─── FRAGMENTO ───
Una nueva revisión científica refuerza algo que suena simple, pero es importante: cuidar las encías no solo protege la boca, también ayuda a reducir el riesgo de enfermedades cardíacas.
El análisis lo hizo el Comité de Prevención de Enfermedades Cardiovasculares de la Asociación Americana del Corazón, que actualizó una declaración publicada originalmente en 2012.
Esta vez revisaron más de diez años de estudios, incluyendo genética, ensayos clínicos y experimentos de laboratorio, y encontraron evidencia aún más fuerte del vínculo entre encías y corazón.
El foco está en la enfermedad cardiovascular aterosclerótica, que ocurre cuando las arterias se obstruyen, y su relación estrecha con la enfermedad periodontal.
Una posible explicación es que las encías dañadas permiten que bacterias entren al torrente sanguíneo y mantengan al cuerpo en un estado constante de inflamación.
─── LISTADO DE REGISTROS ───
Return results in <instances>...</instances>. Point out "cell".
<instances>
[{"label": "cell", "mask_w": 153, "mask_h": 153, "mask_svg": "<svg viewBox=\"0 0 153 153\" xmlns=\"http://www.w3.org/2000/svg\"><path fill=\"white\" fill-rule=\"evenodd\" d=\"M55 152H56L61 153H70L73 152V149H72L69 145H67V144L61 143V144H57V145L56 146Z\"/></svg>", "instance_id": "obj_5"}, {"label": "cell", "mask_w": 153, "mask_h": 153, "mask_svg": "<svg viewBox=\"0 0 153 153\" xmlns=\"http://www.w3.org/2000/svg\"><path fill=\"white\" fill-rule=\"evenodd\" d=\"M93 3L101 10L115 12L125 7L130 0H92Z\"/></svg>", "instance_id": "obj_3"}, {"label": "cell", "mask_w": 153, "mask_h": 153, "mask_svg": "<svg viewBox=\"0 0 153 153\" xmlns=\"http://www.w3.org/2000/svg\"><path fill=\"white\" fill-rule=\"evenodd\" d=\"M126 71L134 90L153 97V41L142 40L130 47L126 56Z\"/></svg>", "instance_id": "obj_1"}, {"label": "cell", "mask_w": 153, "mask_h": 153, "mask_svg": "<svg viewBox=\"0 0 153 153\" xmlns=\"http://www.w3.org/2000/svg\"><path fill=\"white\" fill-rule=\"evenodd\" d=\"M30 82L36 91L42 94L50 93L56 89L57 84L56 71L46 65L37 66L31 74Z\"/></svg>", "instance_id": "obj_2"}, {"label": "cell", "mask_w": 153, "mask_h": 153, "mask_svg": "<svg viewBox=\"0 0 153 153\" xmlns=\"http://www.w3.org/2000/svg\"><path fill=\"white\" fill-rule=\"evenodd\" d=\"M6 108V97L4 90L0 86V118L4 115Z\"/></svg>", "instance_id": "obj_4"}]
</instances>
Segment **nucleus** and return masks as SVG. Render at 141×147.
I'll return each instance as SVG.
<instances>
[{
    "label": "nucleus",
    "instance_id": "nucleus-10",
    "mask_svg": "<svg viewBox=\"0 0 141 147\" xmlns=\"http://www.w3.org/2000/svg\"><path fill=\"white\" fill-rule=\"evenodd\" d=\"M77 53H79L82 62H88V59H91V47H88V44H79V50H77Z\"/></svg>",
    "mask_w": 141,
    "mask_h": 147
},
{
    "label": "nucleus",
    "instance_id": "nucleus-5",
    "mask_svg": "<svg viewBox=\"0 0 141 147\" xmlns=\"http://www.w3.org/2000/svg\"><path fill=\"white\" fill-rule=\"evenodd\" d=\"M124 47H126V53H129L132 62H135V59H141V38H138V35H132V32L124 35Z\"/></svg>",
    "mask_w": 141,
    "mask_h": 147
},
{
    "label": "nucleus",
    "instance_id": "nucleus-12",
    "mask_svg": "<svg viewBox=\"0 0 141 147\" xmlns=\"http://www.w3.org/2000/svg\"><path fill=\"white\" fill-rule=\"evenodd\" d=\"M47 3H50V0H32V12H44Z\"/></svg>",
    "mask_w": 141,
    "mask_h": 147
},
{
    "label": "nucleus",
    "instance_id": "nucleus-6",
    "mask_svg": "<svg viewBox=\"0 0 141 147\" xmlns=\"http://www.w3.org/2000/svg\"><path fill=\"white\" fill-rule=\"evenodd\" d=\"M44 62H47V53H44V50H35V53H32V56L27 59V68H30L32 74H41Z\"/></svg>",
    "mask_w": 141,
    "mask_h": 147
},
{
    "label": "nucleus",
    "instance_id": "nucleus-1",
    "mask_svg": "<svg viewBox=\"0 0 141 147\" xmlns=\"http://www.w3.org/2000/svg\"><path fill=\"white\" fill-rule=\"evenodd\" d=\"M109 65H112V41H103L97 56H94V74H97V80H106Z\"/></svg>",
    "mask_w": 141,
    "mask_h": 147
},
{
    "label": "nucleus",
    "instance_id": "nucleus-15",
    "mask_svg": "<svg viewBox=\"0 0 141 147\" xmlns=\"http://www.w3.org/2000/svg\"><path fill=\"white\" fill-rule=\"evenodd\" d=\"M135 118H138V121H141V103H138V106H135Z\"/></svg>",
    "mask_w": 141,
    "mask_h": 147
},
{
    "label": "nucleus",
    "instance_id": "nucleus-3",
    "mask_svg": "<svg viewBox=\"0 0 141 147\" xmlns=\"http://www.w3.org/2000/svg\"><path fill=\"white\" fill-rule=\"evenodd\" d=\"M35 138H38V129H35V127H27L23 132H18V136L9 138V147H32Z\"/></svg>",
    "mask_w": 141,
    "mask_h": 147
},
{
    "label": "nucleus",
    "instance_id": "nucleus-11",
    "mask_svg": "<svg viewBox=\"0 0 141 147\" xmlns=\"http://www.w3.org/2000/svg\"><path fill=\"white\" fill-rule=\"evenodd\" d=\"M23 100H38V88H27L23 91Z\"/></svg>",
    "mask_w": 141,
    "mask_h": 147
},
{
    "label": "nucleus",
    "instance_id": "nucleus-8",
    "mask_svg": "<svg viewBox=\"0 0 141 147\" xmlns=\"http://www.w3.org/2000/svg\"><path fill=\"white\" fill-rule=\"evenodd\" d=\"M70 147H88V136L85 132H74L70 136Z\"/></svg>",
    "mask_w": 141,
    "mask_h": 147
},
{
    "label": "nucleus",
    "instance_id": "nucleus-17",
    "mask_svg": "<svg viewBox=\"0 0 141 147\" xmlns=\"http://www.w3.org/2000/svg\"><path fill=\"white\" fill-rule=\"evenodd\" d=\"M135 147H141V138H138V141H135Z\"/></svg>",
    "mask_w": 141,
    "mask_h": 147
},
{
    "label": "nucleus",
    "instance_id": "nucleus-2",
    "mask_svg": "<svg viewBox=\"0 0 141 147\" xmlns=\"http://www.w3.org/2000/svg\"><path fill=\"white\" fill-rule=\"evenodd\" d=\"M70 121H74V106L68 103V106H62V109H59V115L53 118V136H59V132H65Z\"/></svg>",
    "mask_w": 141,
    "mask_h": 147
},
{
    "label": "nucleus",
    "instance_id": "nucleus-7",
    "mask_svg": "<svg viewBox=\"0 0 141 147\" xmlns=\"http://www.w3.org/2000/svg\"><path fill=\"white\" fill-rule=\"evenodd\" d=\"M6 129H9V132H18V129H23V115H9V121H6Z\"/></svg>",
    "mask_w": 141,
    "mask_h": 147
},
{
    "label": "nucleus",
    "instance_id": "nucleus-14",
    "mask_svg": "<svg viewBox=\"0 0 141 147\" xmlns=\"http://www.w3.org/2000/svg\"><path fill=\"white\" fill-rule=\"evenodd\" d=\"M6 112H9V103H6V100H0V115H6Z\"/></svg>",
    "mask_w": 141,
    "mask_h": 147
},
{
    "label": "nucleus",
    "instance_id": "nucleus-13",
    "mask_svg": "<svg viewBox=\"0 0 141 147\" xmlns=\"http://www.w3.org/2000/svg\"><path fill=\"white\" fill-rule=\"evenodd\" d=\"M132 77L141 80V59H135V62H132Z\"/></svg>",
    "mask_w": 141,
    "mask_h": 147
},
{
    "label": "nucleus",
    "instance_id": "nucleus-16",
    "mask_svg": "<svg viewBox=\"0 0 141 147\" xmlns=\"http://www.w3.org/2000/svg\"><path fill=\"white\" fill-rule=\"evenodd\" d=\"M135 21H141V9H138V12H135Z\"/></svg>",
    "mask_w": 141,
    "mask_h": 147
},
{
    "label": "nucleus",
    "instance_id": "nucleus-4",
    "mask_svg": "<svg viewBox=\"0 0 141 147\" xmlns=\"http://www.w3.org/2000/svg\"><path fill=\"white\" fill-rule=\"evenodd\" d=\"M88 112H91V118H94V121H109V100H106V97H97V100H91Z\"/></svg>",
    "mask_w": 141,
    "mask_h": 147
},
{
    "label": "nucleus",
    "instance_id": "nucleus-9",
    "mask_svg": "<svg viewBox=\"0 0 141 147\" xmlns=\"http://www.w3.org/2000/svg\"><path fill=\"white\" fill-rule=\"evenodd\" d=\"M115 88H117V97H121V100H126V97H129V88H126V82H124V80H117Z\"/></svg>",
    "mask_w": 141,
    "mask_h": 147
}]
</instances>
───
ENUNCIADO DEL EJERCICIO: Copie literalmente del fragmento sobre las encías y el corazón el pasaje que va desde "Esta vez revisaron" hasta "la enfermedad periodontal.", ambos incluidos.

RESPUESTA:
Esta vez revisaron más de diez años de estudios, incluyendo genética, ensayos clínicos y experimentos de laboratorio, y encontraron evidencia aún más fuerte del vínculo entre encías y corazón.
El foco está en la enfermedad cardiovascular aterosclerótica, que ocurre cuando las arterias se obstruyen, y su relación estrecha con la enfermedad periodontal.